Wechselgedanken und wechselhafte Form
Für zusätzliche Irritationen sorgten im Frühjahr Äußerungen Honorats gegenüber französischen Medien, in denen er mit einem Vereinswechsel liebäugelte und offene Unzufriedenheit mit seiner Situation in Gladbach erkennen ließ. Solche Aussagen passten nicht recht zu einem Spieler, der auf dem Platz gerade um seine Form kämpfte, und befeuerten Spekulationen über seine Zukunft am Niederrhein.

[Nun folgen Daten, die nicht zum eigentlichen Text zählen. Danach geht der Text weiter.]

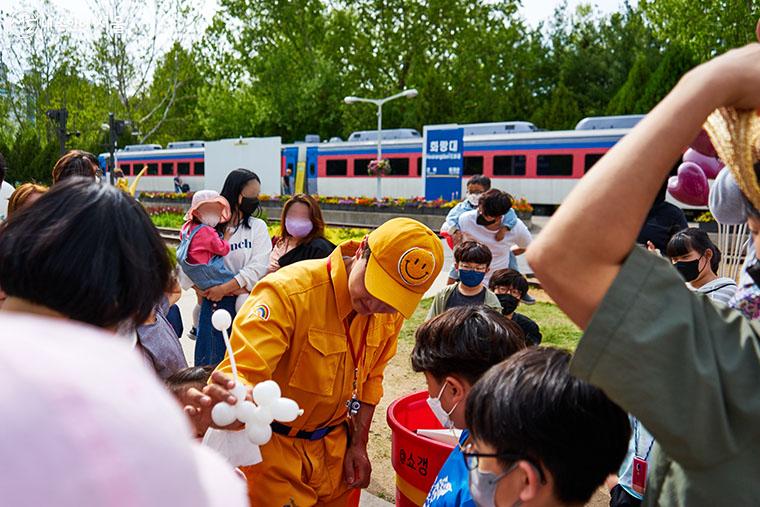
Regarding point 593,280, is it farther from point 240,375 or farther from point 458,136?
point 458,136

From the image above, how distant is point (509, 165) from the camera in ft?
79.2

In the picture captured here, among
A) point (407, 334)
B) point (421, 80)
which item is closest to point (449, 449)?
point (407, 334)

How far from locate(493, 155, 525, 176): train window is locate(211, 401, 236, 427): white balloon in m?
22.8

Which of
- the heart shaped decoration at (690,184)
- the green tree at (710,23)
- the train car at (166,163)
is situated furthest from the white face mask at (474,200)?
the train car at (166,163)

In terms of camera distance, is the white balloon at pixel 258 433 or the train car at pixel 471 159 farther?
the train car at pixel 471 159

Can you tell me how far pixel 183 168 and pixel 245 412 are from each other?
114 ft

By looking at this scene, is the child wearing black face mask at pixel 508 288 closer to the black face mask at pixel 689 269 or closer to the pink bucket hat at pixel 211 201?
the black face mask at pixel 689 269

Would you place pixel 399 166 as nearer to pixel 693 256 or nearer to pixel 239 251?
pixel 239 251

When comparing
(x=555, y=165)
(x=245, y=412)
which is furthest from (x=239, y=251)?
(x=555, y=165)

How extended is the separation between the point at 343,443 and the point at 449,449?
1.85ft

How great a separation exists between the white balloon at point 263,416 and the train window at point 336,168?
27652 millimetres

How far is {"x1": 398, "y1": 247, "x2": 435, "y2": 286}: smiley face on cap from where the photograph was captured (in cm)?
244

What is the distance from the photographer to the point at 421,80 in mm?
38688

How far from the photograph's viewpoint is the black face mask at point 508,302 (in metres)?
4.81
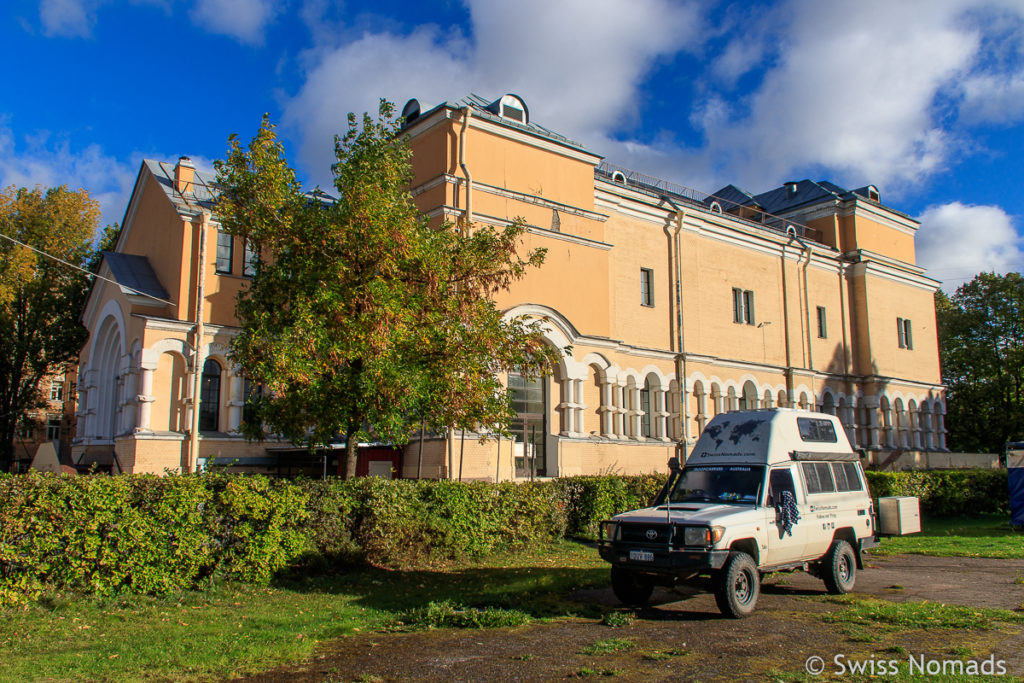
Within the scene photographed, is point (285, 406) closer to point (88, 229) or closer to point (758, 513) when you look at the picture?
point (758, 513)

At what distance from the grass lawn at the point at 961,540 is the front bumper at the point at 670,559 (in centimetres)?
965

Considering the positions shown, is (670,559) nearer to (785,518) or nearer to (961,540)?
(785,518)

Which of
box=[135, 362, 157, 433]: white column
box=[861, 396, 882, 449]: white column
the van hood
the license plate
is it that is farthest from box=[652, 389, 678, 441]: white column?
the license plate

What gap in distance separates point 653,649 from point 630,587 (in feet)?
8.46

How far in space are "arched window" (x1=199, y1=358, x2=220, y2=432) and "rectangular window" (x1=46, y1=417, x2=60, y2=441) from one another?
31.2 meters

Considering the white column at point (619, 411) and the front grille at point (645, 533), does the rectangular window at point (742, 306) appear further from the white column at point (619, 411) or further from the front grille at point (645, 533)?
the front grille at point (645, 533)

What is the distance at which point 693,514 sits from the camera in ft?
34.7

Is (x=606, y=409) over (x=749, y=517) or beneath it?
over

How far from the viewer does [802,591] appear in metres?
12.3

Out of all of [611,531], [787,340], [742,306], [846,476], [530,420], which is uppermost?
[742,306]

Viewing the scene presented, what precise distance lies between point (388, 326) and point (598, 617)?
5814mm

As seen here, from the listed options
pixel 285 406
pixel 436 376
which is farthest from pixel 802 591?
pixel 285 406

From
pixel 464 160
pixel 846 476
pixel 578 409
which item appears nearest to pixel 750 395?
pixel 578 409

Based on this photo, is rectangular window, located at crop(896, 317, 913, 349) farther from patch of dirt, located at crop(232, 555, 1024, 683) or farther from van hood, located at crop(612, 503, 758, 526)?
van hood, located at crop(612, 503, 758, 526)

Sportlich blieb das letzte Saisondrittel ein Spiegelbild seiner gesamten Spielzeit: Einem engagierten Auftritt im Derby gegen Köln folgten erneut lustlose Vorstellungen, in denen er sich in eine Art Teilnahmslosigkeit flüchtete und defensiv abenteuerlich agierte. Sein Saisonhighlight lieferte er am 32. Spieltag gegen Dortmund, als er mit alter Spritzigkeit und Direktheit an drei Großchancen beteiligt war, bevor er die Saison am 34. Spieltag nur als unauffälliger Einwechselspieler beendete.

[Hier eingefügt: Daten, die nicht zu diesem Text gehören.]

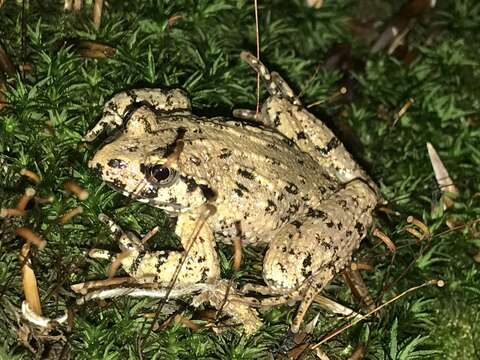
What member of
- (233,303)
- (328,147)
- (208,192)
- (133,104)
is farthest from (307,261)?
(133,104)

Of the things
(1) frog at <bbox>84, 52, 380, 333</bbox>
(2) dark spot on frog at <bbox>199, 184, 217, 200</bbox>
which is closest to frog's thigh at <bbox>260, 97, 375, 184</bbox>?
(1) frog at <bbox>84, 52, 380, 333</bbox>

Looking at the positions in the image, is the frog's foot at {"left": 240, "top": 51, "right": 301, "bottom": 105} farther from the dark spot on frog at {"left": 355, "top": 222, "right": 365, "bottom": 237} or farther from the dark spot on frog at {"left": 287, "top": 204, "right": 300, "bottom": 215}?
the dark spot on frog at {"left": 355, "top": 222, "right": 365, "bottom": 237}

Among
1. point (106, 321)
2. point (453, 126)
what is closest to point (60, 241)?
point (106, 321)

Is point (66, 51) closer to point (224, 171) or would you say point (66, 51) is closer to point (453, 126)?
point (224, 171)

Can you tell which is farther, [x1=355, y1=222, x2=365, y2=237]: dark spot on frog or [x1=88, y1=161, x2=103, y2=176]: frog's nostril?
[x1=355, y1=222, x2=365, y2=237]: dark spot on frog

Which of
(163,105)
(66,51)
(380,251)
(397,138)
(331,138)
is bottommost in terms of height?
(380,251)

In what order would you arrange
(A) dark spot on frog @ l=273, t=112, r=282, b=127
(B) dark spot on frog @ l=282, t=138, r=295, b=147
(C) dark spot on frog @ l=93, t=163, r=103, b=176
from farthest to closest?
(A) dark spot on frog @ l=273, t=112, r=282, b=127 → (B) dark spot on frog @ l=282, t=138, r=295, b=147 → (C) dark spot on frog @ l=93, t=163, r=103, b=176

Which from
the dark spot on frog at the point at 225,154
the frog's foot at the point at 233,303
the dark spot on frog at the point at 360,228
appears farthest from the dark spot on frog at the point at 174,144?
the dark spot on frog at the point at 360,228
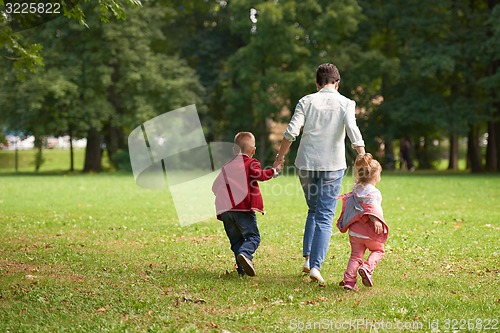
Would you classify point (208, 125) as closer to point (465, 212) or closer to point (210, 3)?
point (210, 3)

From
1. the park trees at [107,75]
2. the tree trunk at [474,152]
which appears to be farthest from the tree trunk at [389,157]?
the park trees at [107,75]

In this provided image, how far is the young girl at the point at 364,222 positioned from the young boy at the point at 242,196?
892 millimetres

Die statistische Bilanz macht die Ausmaße der Krise deutlich. Honorat wurde in 24 Partien benotet, blieb in vier weiteren ohne Note und erreichte seine beste Bewertung von 2,5 lediglich dreimal, während gleich sieben Partien mit der Note 5,0 abgestraft wurden. Mit einer Durchschnittsnote von 4,0 lieferte er die enttäuschendste Saison seiner Gladbacher Zeit ab und wurde zum Sinnbild der Inkonstanz: An guten Tagen konnte er mit Tempo-Dribblings und Präzision Spiele entscheiden, an schlechten Tagen tauchte er völlig ab und wurde durch mangelnde Defensivarbeit selbst zum Sicherheitsrisiko.
Offene Zukunft am Niederrhein
Die Zukunft des 29-Jährigen, der noch bis zum 30.06.2029 in Gladbach unter Vertrag steht, bleibt vor diesem Hintergrund offen. Angesichts seiner Wechsel-Andeutungen und der enttäuschenden Bilanz dürfte der Klub einem Abgang im Sommer nicht grundsätzlich abgeneigt sein, zumal mit Honorat noch eine Ablöse im hohen einstelligen Millionenbereich zu erzielen wäre. Sollte er bleiben, wird es vor allem darauf ankommen, ob er zu der Konstanz zurückfindet, die ihn einst zum Unterschiedsspieler machte. Ansonsten droht er zu einem teuren Problemfall im Gladbacher Kader zu werden.